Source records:

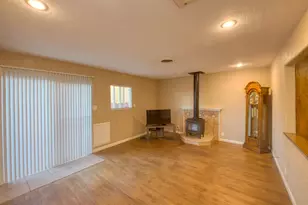 902 Waller, Gustine, CA 95322 - Photo 17
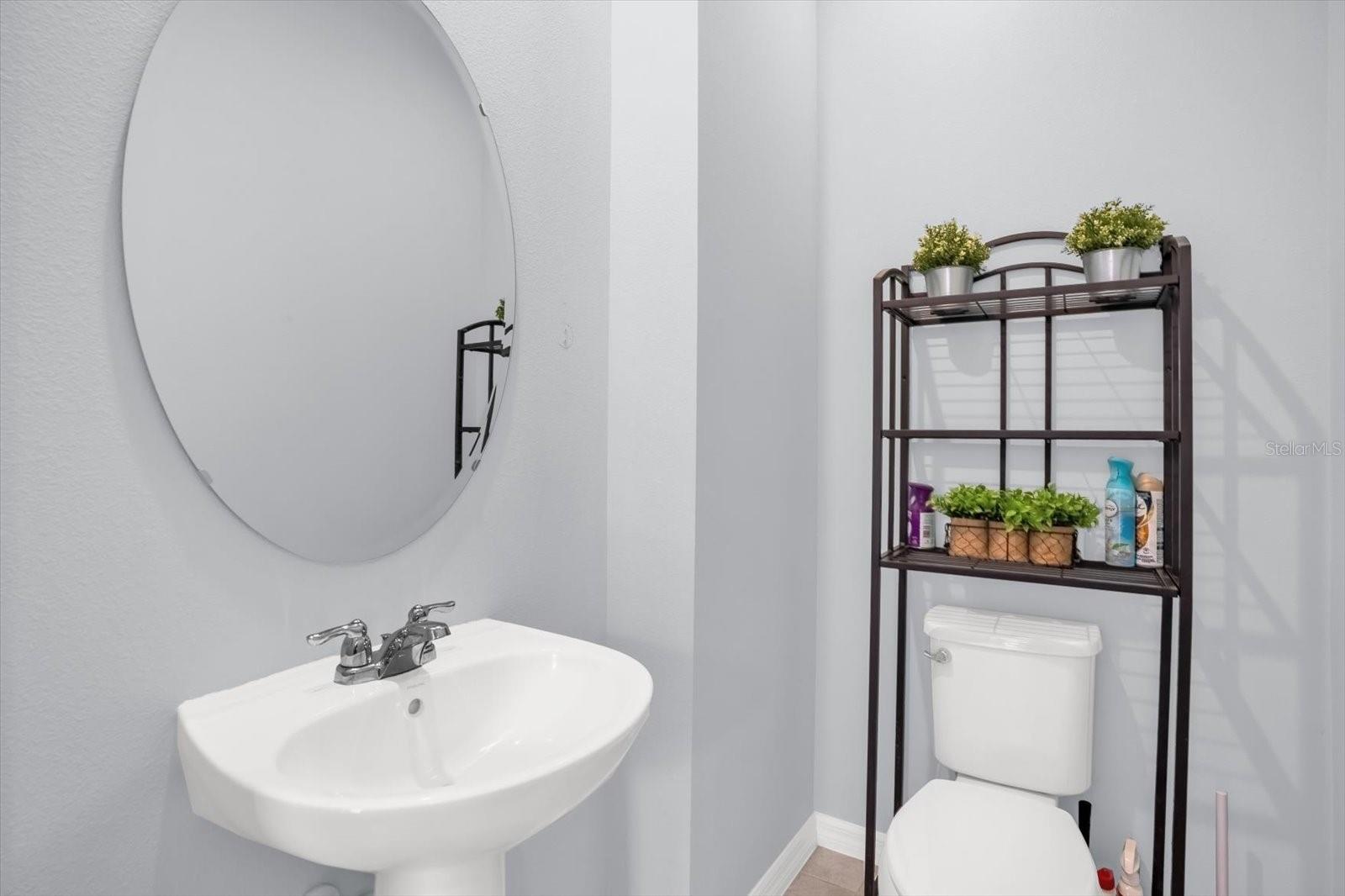 HAWKSMOOR-PH 3 - Residential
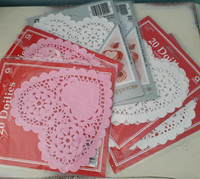 100+ vintage Amscan heart shaped 6" paper doilies - white & pink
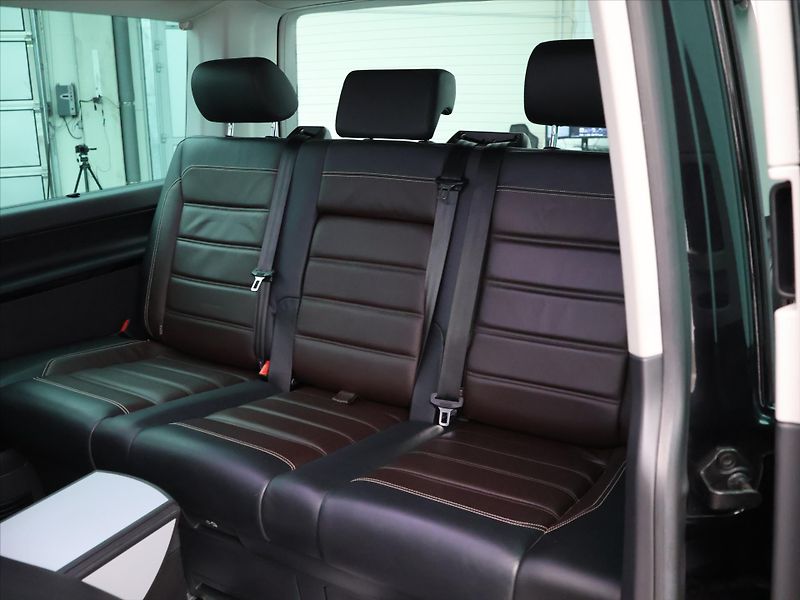 Volkswagen Multivan 2,0 TDI 146kW Highline DSG CZ - fotka 16 z 36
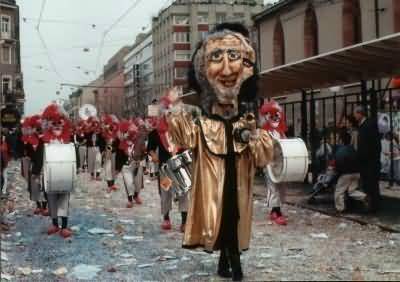 ../Images/tambourmajor_101.jpg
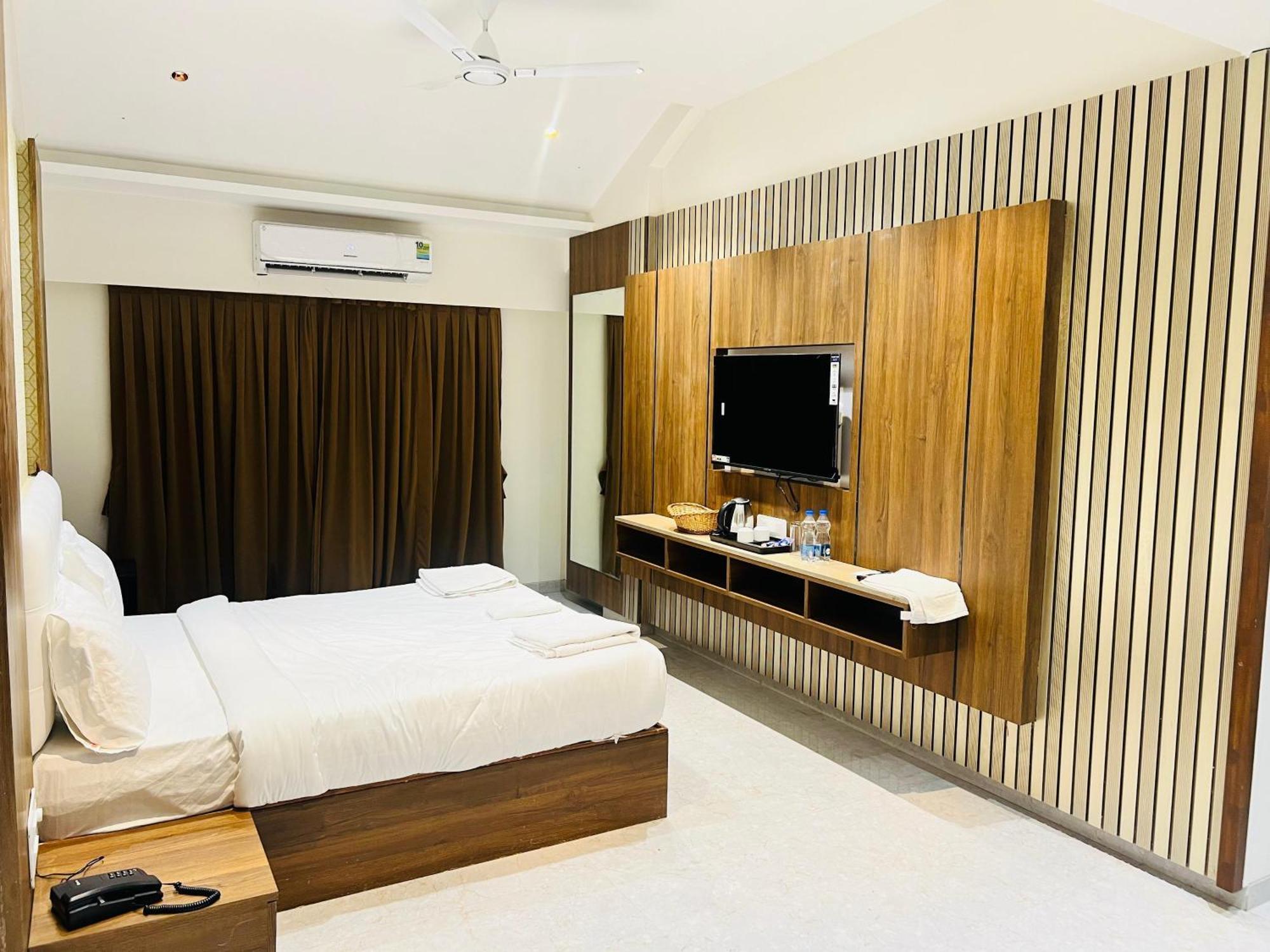 The Grand Leela Resort Khopoli Exterior photo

◆ **Action item**
Please repeat exactly the lines from the one containing "100+ vintage Amscan" through the last line of the records, both included, and leave out the pictures.

◆ **Solution below**
 100+ vintage Amscan heart shaped 6" paper doilies - white & pink
 Volkswagen Multivan 2,0 TDI 146kW Highline DSG CZ - fotka 16 z 36
 ../Images/tambourmajor_101.jpg
 The Grand Leela Resort Khopoli Exterior photo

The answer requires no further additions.